University of Mississippi launches nation’s first academic centre on student gambling
Published: 25 March 2026 | By Kathryn Evans
Summary
The University of Mississippi (Ole Miss) has created the nation’s first dedicated academic centre focused on student gambling. Approved by the university board of trustees, the Centre on Collegiate Gambling will lead research, prevention and treatment efforts and investigate impacts on collegiate sports integrity. The move follows a multi-campus Ole Miss study that found 39% of surveyed students had gambled in the past year and that sports betting was the most common form of play. Among student sports bettors, 6% met the American Psychiatric Association’s criteria for problem gambling, with many more at moderate risk.
The centre will examine a wide range of gambling behaviours — from traditional card games to emerging prediction markets and offshore channels — and develop evidence-based strategies for campuses. Its launch coincides with active state-level debate in Mississippi over sports betting and with recent federal momentum for increased gambling addiction research funding.
Key Points
- Ole Miss has established the first US academic centre solely devoted to collegiate gambling research, prevention and treatment.
- A multi-campus study found 39% of students gambled in the past year; sports betting was the most common form.
- 6% of student sports bettors met APA criteria for problem gambling; many others were at moderate risk.
- Higher gambling prevalence was linked to being male, white, living off-campus and belonging to Greek life; 58% used online sportsbooks.
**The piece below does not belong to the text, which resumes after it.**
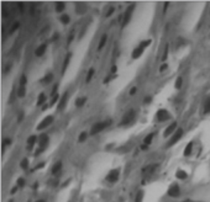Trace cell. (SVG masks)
Returning <instances> with one entry per match:
<instances>
[{"mask_svg":"<svg viewBox=\"0 0 210 202\" xmlns=\"http://www.w3.org/2000/svg\"><path fill=\"white\" fill-rule=\"evenodd\" d=\"M61 168H62V163L61 161H57V163L53 165V168H52V174H57L59 170H61Z\"/></svg>","mask_w":210,"mask_h":202,"instance_id":"cell-20","label":"cell"},{"mask_svg":"<svg viewBox=\"0 0 210 202\" xmlns=\"http://www.w3.org/2000/svg\"><path fill=\"white\" fill-rule=\"evenodd\" d=\"M192 150H193V142H189L184 149V157H189L192 154Z\"/></svg>","mask_w":210,"mask_h":202,"instance_id":"cell-16","label":"cell"},{"mask_svg":"<svg viewBox=\"0 0 210 202\" xmlns=\"http://www.w3.org/2000/svg\"><path fill=\"white\" fill-rule=\"evenodd\" d=\"M43 165H45V163H41V164H38V165L36 166V169H41V168H42Z\"/></svg>","mask_w":210,"mask_h":202,"instance_id":"cell-47","label":"cell"},{"mask_svg":"<svg viewBox=\"0 0 210 202\" xmlns=\"http://www.w3.org/2000/svg\"><path fill=\"white\" fill-rule=\"evenodd\" d=\"M167 194H168V196L174 197V198L181 195V189H179L178 184H172L171 186H169V189H168V191H167Z\"/></svg>","mask_w":210,"mask_h":202,"instance_id":"cell-9","label":"cell"},{"mask_svg":"<svg viewBox=\"0 0 210 202\" xmlns=\"http://www.w3.org/2000/svg\"><path fill=\"white\" fill-rule=\"evenodd\" d=\"M22 117H24V114L21 112V114H20V115H19V120H17V121H19V122H21V121H22Z\"/></svg>","mask_w":210,"mask_h":202,"instance_id":"cell-44","label":"cell"},{"mask_svg":"<svg viewBox=\"0 0 210 202\" xmlns=\"http://www.w3.org/2000/svg\"><path fill=\"white\" fill-rule=\"evenodd\" d=\"M9 202H13V200H10V201H9Z\"/></svg>","mask_w":210,"mask_h":202,"instance_id":"cell-54","label":"cell"},{"mask_svg":"<svg viewBox=\"0 0 210 202\" xmlns=\"http://www.w3.org/2000/svg\"><path fill=\"white\" fill-rule=\"evenodd\" d=\"M71 58H72V53H68L67 57H66V59H64V62H63V65H62V74H64L66 69H67V67L69 64V60H71Z\"/></svg>","mask_w":210,"mask_h":202,"instance_id":"cell-14","label":"cell"},{"mask_svg":"<svg viewBox=\"0 0 210 202\" xmlns=\"http://www.w3.org/2000/svg\"><path fill=\"white\" fill-rule=\"evenodd\" d=\"M72 39H73V36H69V38H68V45L72 42Z\"/></svg>","mask_w":210,"mask_h":202,"instance_id":"cell-49","label":"cell"},{"mask_svg":"<svg viewBox=\"0 0 210 202\" xmlns=\"http://www.w3.org/2000/svg\"><path fill=\"white\" fill-rule=\"evenodd\" d=\"M142 198H143V191L140 190L137 195H136V198H135V202H142Z\"/></svg>","mask_w":210,"mask_h":202,"instance_id":"cell-28","label":"cell"},{"mask_svg":"<svg viewBox=\"0 0 210 202\" xmlns=\"http://www.w3.org/2000/svg\"><path fill=\"white\" fill-rule=\"evenodd\" d=\"M114 11H115V7H114V6H111V7H110V9H109V11L106 13V17H109V16H110V15H111V14H113Z\"/></svg>","mask_w":210,"mask_h":202,"instance_id":"cell-37","label":"cell"},{"mask_svg":"<svg viewBox=\"0 0 210 202\" xmlns=\"http://www.w3.org/2000/svg\"><path fill=\"white\" fill-rule=\"evenodd\" d=\"M25 94H26L25 86H20V88L17 89V96H19V97H22V96H25Z\"/></svg>","mask_w":210,"mask_h":202,"instance_id":"cell-27","label":"cell"},{"mask_svg":"<svg viewBox=\"0 0 210 202\" xmlns=\"http://www.w3.org/2000/svg\"><path fill=\"white\" fill-rule=\"evenodd\" d=\"M66 102H67V93L63 94V96H62V99H61V102H59V105H58V108H59V110H62Z\"/></svg>","mask_w":210,"mask_h":202,"instance_id":"cell-24","label":"cell"},{"mask_svg":"<svg viewBox=\"0 0 210 202\" xmlns=\"http://www.w3.org/2000/svg\"><path fill=\"white\" fill-rule=\"evenodd\" d=\"M176 128H177V122H172L171 125L167 127V129L163 132V137H168V136H171L172 133H174L176 131H177Z\"/></svg>","mask_w":210,"mask_h":202,"instance_id":"cell-11","label":"cell"},{"mask_svg":"<svg viewBox=\"0 0 210 202\" xmlns=\"http://www.w3.org/2000/svg\"><path fill=\"white\" fill-rule=\"evenodd\" d=\"M52 122H53V116H51V115H49V116L45 117V118L41 121V122L38 123V126H37V129H38V131H42V129L47 128V127H48L49 125H51Z\"/></svg>","mask_w":210,"mask_h":202,"instance_id":"cell-8","label":"cell"},{"mask_svg":"<svg viewBox=\"0 0 210 202\" xmlns=\"http://www.w3.org/2000/svg\"><path fill=\"white\" fill-rule=\"evenodd\" d=\"M151 101H152V97L148 96V97H146V100H143V102H145V104H149Z\"/></svg>","mask_w":210,"mask_h":202,"instance_id":"cell-41","label":"cell"},{"mask_svg":"<svg viewBox=\"0 0 210 202\" xmlns=\"http://www.w3.org/2000/svg\"><path fill=\"white\" fill-rule=\"evenodd\" d=\"M36 142H38V137L37 136H30L28 138H27V149H31L35 144H36Z\"/></svg>","mask_w":210,"mask_h":202,"instance_id":"cell-13","label":"cell"},{"mask_svg":"<svg viewBox=\"0 0 210 202\" xmlns=\"http://www.w3.org/2000/svg\"><path fill=\"white\" fill-rule=\"evenodd\" d=\"M64 7H66V4L64 3H62V1L56 3V11L57 13H62L63 10H64Z\"/></svg>","mask_w":210,"mask_h":202,"instance_id":"cell-18","label":"cell"},{"mask_svg":"<svg viewBox=\"0 0 210 202\" xmlns=\"http://www.w3.org/2000/svg\"><path fill=\"white\" fill-rule=\"evenodd\" d=\"M135 121V110H129L127 112L124 114L121 121H120L119 126H127V125H131L132 122Z\"/></svg>","mask_w":210,"mask_h":202,"instance_id":"cell-1","label":"cell"},{"mask_svg":"<svg viewBox=\"0 0 210 202\" xmlns=\"http://www.w3.org/2000/svg\"><path fill=\"white\" fill-rule=\"evenodd\" d=\"M52 79H53V74H52V73H48V74L43 78L42 82L46 83V84H48V83H51V82H52Z\"/></svg>","mask_w":210,"mask_h":202,"instance_id":"cell-26","label":"cell"},{"mask_svg":"<svg viewBox=\"0 0 210 202\" xmlns=\"http://www.w3.org/2000/svg\"><path fill=\"white\" fill-rule=\"evenodd\" d=\"M10 143H11V140H10L9 138H7V139H4V142H3V149L5 148V146H7V144H10Z\"/></svg>","mask_w":210,"mask_h":202,"instance_id":"cell-38","label":"cell"},{"mask_svg":"<svg viewBox=\"0 0 210 202\" xmlns=\"http://www.w3.org/2000/svg\"><path fill=\"white\" fill-rule=\"evenodd\" d=\"M57 88H58V85L56 84V85L53 86V90H52V93H51V95H52V96H55V94L57 93ZM56 95H57V94H56Z\"/></svg>","mask_w":210,"mask_h":202,"instance_id":"cell-40","label":"cell"},{"mask_svg":"<svg viewBox=\"0 0 210 202\" xmlns=\"http://www.w3.org/2000/svg\"><path fill=\"white\" fill-rule=\"evenodd\" d=\"M134 9H135V5H130L126 10H125V14H124V20H123V27H125L129 22L130 20H131V16H132V13H134Z\"/></svg>","mask_w":210,"mask_h":202,"instance_id":"cell-7","label":"cell"},{"mask_svg":"<svg viewBox=\"0 0 210 202\" xmlns=\"http://www.w3.org/2000/svg\"><path fill=\"white\" fill-rule=\"evenodd\" d=\"M38 143H40V149L35 153V155H38L40 153H42V152L46 149V147L48 144V136L47 134H42L41 137L38 138Z\"/></svg>","mask_w":210,"mask_h":202,"instance_id":"cell-6","label":"cell"},{"mask_svg":"<svg viewBox=\"0 0 210 202\" xmlns=\"http://www.w3.org/2000/svg\"><path fill=\"white\" fill-rule=\"evenodd\" d=\"M85 101H87V97H79V99L75 101V106H77V107H82V106L85 104Z\"/></svg>","mask_w":210,"mask_h":202,"instance_id":"cell-23","label":"cell"},{"mask_svg":"<svg viewBox=\"0 0 210 202\" xmlns=\"http://www.w3.org/2000/svg\"><path fill=\"white\" fill-rule=\"evenodd\" d=\"M176 177H178V179H181V180H185L187 177H188V174L185 173L184 170H177V173H176Z\"/></svg>","mask_w":210,"mask_h":202,"instance_id":"cell-15","label":"cell"},{"mask_svg":"<svg viewBox=\"0 0 210 202\" xmlns=\"http://www.w3.org/2000/svg\"><path fill=\"white\" fill-rule=\"evenodd\" d=\"M110 123H111V121H110V120H108V121H100V122L94 123L92 126V129H90V134L94 136V134H96L99 132H102V131L105 129Z\"/></svg>","mask_w":210,"mask_h":202,"instance_id":"cell-2","label":"cell"},{"mask_svg":"<svg viewBox=\"0 0 210 202\" xmlns=\"http://www.w3.org/2000/svg\"><path fill=\"white\" fill-rule=\"evenodd\" d=\"M10 67H11L10 64H9L7 67H5V70H4V73H9V68H10Z\"/></svg>","mask_w":210,"mask_h":202,"instance_id":"cell-46","label":"cell"},{"mask_svg":"<svg viewBox=\"0 0 210 202\" xmlns=\"http://www.w3.org/2000/svg\"><path fill=\"white\" fill-rule=\"evenodd\" d=\"M106 41H108V36L103 35L102 38H100V42H99V46H98V51H102V48L106 45Z\"/></svg>","mask_w":210,"mask_h":202,"instance_id":"cell-17","label":"cell"},{"mask_svg":"<svg viewBox=\"0 0 210 202\" xmlns=\"http://www.w3.org/2000/svg\"><path fill=\"white\" fill-rule=\"evenodd\" d=\"M9 14H7V11H5V9H4V11H3V16L5 17V16H7Z\"/></svg>","mask_w":210,"mask_h":202,"instance_id":"cell-51","label":"cell"},{"mask_svg":"<svg viewBox=\"0 0 210 202\" xmlns=\"http://www.w3.org/2000/svg\"><path fill=\"white\" fill-rule=\"evenodd\" d=\"M17 5H19V7H20V13H22V11H24V5H22L21 3H19Z\"/></svg>","mask_w":210,"mask_h":202,"instance_id":"cell-43","label":"cell"},{"mask_svg":"<svg viewBox=\"0 0 210 202\" xmlns=\"http://www.w3.org/2000/svg\"><path fill=\"white\" fill-rule=\"evenodd\" d=\"M46 101V95L43 94V93H41L38 95V100H37V106H41L43 102Z\"/></svg>","mask_w":210,"mask_h":202,"instance_id":"cell-22","label":"cell"},{"mask_svg":"<svg viewBox=\"0 0 210 202\" xmlns=\"http://www.w3.org/2000/svg\"><path fill=\"white\" fill-rule=\"evenodd\" d=\"M167 56H168V45L166 46V49H164V53H163V56H162V60L164 62V60L167 59Z\"/></svg>","mask_w":210,"mask_h":202,"instance_id":"cell-36","label":"cell"},{"mask_svg":"<svg viewBox=\"0 0 210 202\" xmlns=\"http://www.w3.org/2000/svg\"><path fill=\"white\" fill-rule=\"evenodd\" d=\"M149 45H151V39H146V41H142L141 43H140V45L134 49V52H132L131 57H132L134 59H137L140 56H141V54L143 53L145 48H146L147 46H149Z\"/></svg>","mask_w":210,"mask_h":202,"instance_id":"cell-3","label":"cell"},{"mask_svg":"<svg viewBox=\"0 0 210 202\" xmlns=\"http://www.w3.org/2000/svg\"><path fill=\"white\" fill-rule=\"evenodd\" d=\"M20 166H21V169H27V166H28V160H27V158H24V159L21 160V163H20Z\"/></svg>","mask_w":210,"mask_h":202,"instance_id":"cell-31","label":"cell"},{"mask_svg":"<svg viewBox=\"0 0 210 202\" xmlns=\"http://www.w3.org/2000/svg\"><path fill=\"white\" fill-rule=\"evenodd\" d=\"M19 22H14L13 24V26H11V28H10V31H9V33H14L15 31H16V30H17V27H19Z\"/></svg>","mask_w":210,"mask_h":202,"instance_id":"cell-34","label":"cell"},{"mask_svg":"<svg viewBox=\"0 0 210 202\" xmlns=\"http://www.w3.org/2000/svg\"><path fill=\"white\" fill-rule=\"evenodd\" d=\"M210 112V97H208L204 102V114H209Z\"/></svg>","mask_w":210,"mask_h":202,"instance_id":"cell-21","label":"cell"},{"mask_svg":"<svg viewBox=\"0 0 210 202\" xmlns=\"http://www.w3.org/2000/svg\"><path fill=\"white\" fill-rule=\"evenodd\" d=\"M183 202H195V201H193V200H191V198H187V200H184Z\"/></svg>","mask_w":210,"mask_h":202,"instance_id":"cell-50","label":"cell"},{"mask_svg":"<svg viewBox=\"0 0 210 202\" xmlns=\"http://www.w3.org/2000/svg\"><path fill=\"white\" fill-rule=\"evenodd\" d=\"M183 133H184V131H183V128H177V131L173 133V136H172V138L169 139V142L167 143V147L169 148V147H172L173 144H176L179 139L182 138V136H183Z\"/></svg>","mask_w":210,"mask_h":202,"instance_id":"cell-4","label":"cell"},{"mask_svg":"<svg viewBox=\"0 0 210 202\" xmlns=\"http://www.w3.org/2000/svg\"><path fill=\"white\" fill-rule=\"evenodd\" d=\"M87 137H88V133H87V132H82L81 134H79V138H78V142H79V143H82V142H84V140L87 139Z\"/></svg>","mask_w":210,"mask_h":202,"instance_id":"cell-29","label":"cell"},{"mask_svg":"<svg viewBox=\"0 0 210 202\" xmlns=\"http://www.w3.org/2000/svg\"><path fill=\"white\" fill-rule=\"evenodd\" d=\"M46 49H47V45H46V43L40 45V46L36 48V51H35V56H36V57H42V56L45 54V52H46Z\"/></svg>","mask_w":210,"mask_h":202,"instance_id":"cell-12","label":"cell"},{"mask_svg":"<svg viewBox=\"0 0 210 202\" xmlns=\"http://www.w3.org/2000/svg\"><path fill=\"white\" fill-rule=\"evenodd\" d=\"M182 84H183V78L182 76H178L177 78V82H176V89H181L182 88Z\"/></svg>","mask_w":210,"mask_h":202,"instance_id":"cell-30","label":"cell"},{"mask_svg":"<svg viewBox=\"0 0 210 202\" xmlns=\"http://www.w3.org/2000/svg\"><path fill=\"white\" fill-rule=\"evenodd\" d=\"M119 175H120V169H114L106 175V181H109V183H115L119 179Z\"/></svg>","mask_w":210,"mask_h":202,"instance_id":"cell-10","label":"cell"},{"mask_svg":"<svg viewBox=\"0 0 210 202\" xmlns=\"http://www.w3.org/2000/svg\"><path fill=\"white\" fill-rule=\"evenodd\" d=\"M142 149H143V150H147L148 148H147V146H146V144H143V146H142Z\"/></svg>","mask_w":210,"mask_h":202,"instance_id":"cell-52","label":"cell"},{"mask_svg":"<svg viewBox=\"0 0 210 202\" xmlns=\"http://www.w3.org/2000/svg\"><path fill=\"white\" fill-rule=\"evenodd\" d=\"M94 73H95L94 68H90V69H89V72H88V74H87V83H89V82H90V80H92V78H93Z\"/></svg>","mask_w":210,"mask_h":202,"instance_id":"cell-25","label":"cell"},{"mask_svg":"<svg viewBox=\"0 0 210 202\" xmlns=\"http://www.w3.org/2000/svg\"><path fill=\"white\" fill-rule=\"evenodd\" d=\"M116 69H117V68H116V65H114V67L111 68V73H115V72H116Z\"/></svg>","mask_w":210,"mask_h":202,"instance_id":"cell-48","label":"cell"},{"mask_svg":"<svg viewBox=\"0 0 210 202\" xmlns=\"http://www.w3.org/2000/svg\"><path fill=\"white\" fill-rule=\"evenodd\" d=\"M169 118H171V114H169L167 110L161 108V110L157 111V114H156V121L157 122H164V121H167Z\"/></svg>","mask_w":210,"mask_h":202,"instance_id":"cell-5","label":"cell"},{"mask_svg":"<svg viewBox=\"0 0 210 202\" xmlns=\"http://www.w3.org/2000/svg\"><path fill=\"white\" fill-rule=\"evenodd\" d=\"M36 202H46V201H45V200H37Z\"/></svg>","mask_w":210,"mask_h":202,"instance_id":"cell-53","label":"cell"},{"mask_svg":"<svg viewBox=\"0 0 210 202\" xmlns=\"http://www.w3.org/2000/svg\"><path fill=\"white\" fill-rule=\"evenodd\" d=\"M69 21H71V17H69L68 15H62L61 16V22L62 24H69Z\"/></svg>","mask_w":210,"mask_h":202,"instance_id":"cell-32","label":"cell"},{"mask_svg":"<svg viewBox=\"0 0 210 202\" xmlns=\"http://www.w3.org/2000/svg\"><path fill=\"white\" fill-rule=\"evenodd\" d=\"M26 83H27V76L24 74V75H21V79H20V86H25Z\"/></svg>","mask_w":210,"mask_h":202,"instance_id":"cell-33","label":"cell"},{"mask_svg":"<svg viewBox=\"0 0 210 202\" xmlns=\"http://www.w3.org/2000/svg\"><path fill=\"white\" fill-rule=\"evenodd\" d=\"M17 186H19V187L25 186V179H24V177H20V179L17 180Z\"/></svg>","mask_w":210,"mask_h":202,"instance_id":"cell-35","label":"cell"},{"mask_svg":"<svg viewBox=\"0 0 210 202\" xmlns=\"http://www.w3.org/2000/svg\"><path fill=\"white\" fill-rule=\"evenodd\" d=\"M164 69H167V64H164V65H162L161 68H159V70H161V72H163Z\"/></svg>","mask_w":210,"mask_h":202,"instance_id":"cell-45","label":"cell"},{"mask_svg":"<svg viewBox=\"0 0 210 202\" xmlns=\"http://www.w3.org/2000/svg\"><path fill=\"white\" fill-rule=\"evenodd\" d=\"M155 134H156V133H149L148 136H146V138L143 139V144L148 146L149 143H151V142H152V139H153V137H155Z\"/></svg>","mask_w":210,"mask_h":202,"instance_id":"cell-19","label":"cell"},{"mask_svg":"<svg viewBox=\"0 0 210 202\" xmlns=\"http://www.w3.org/2000/svg\"><path fill=\"white\" fill-rule=\"evenodd\" d=\"M136 91H137V89H136V88H131V90H130V95L136 94Z\"/></svg>","mask_w":210,"mask_h":202,"instance_id":"cell-42","label":"cell"},{"mask_svg":"<svg viewBox=\"0 0 210 202\" xmlns=\"http://www.w3.org/2000/svg\"><path fill=\"white\" fill-rule=\"evenodd\" d=\"M58 101V95H56V96H53V99H52V101H51V105H55L56 102Z\"/></svg>","mask_w":210,"mask_h":202,"instance_id":"cell-39","label":"cell"}]
</instances>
- The centre will research diverse behaviours (including prediction markets and offshore betting) and study effects on college sports integrity, aiming to produce evidence-based campus interventions.
- The initiative aligns with active state legislative debate on sports betting and a new bipartisan federal measure to boost gambling addiction research funding.
Context and relevance
This is the first time a US university has created a dedicated academic unit for student gambling, filling a recognised research gap. For universities, policymakers, public-health professionals and the gambling industry, the centre offers a systematic way to track student behaviour, identify at-risk groups and test prevention/treatment programmes. It also arrives as online and offshore betting channels expand, creating enforcement and integrity challenges for college sports.
Why should I read this?
Short and blunt: if you care about student welfare, college-sport integrity or how betting habits are changing on campuses, this matters. Ole Miss has turned preliminary survey findings into a formal research and intervention hub — expect practical data, new campus policies and pressure on regulators and operators. Read this to know where research and policy will point next.
Author style
Punchy: This isn’t just an academic press release — it’s a signal that collegiate gambling is being treated as a serious public-health and integrity issue. If you work in higher education, gambling policy, student services or the betting industry, the centre’s findings will be worth watching closely.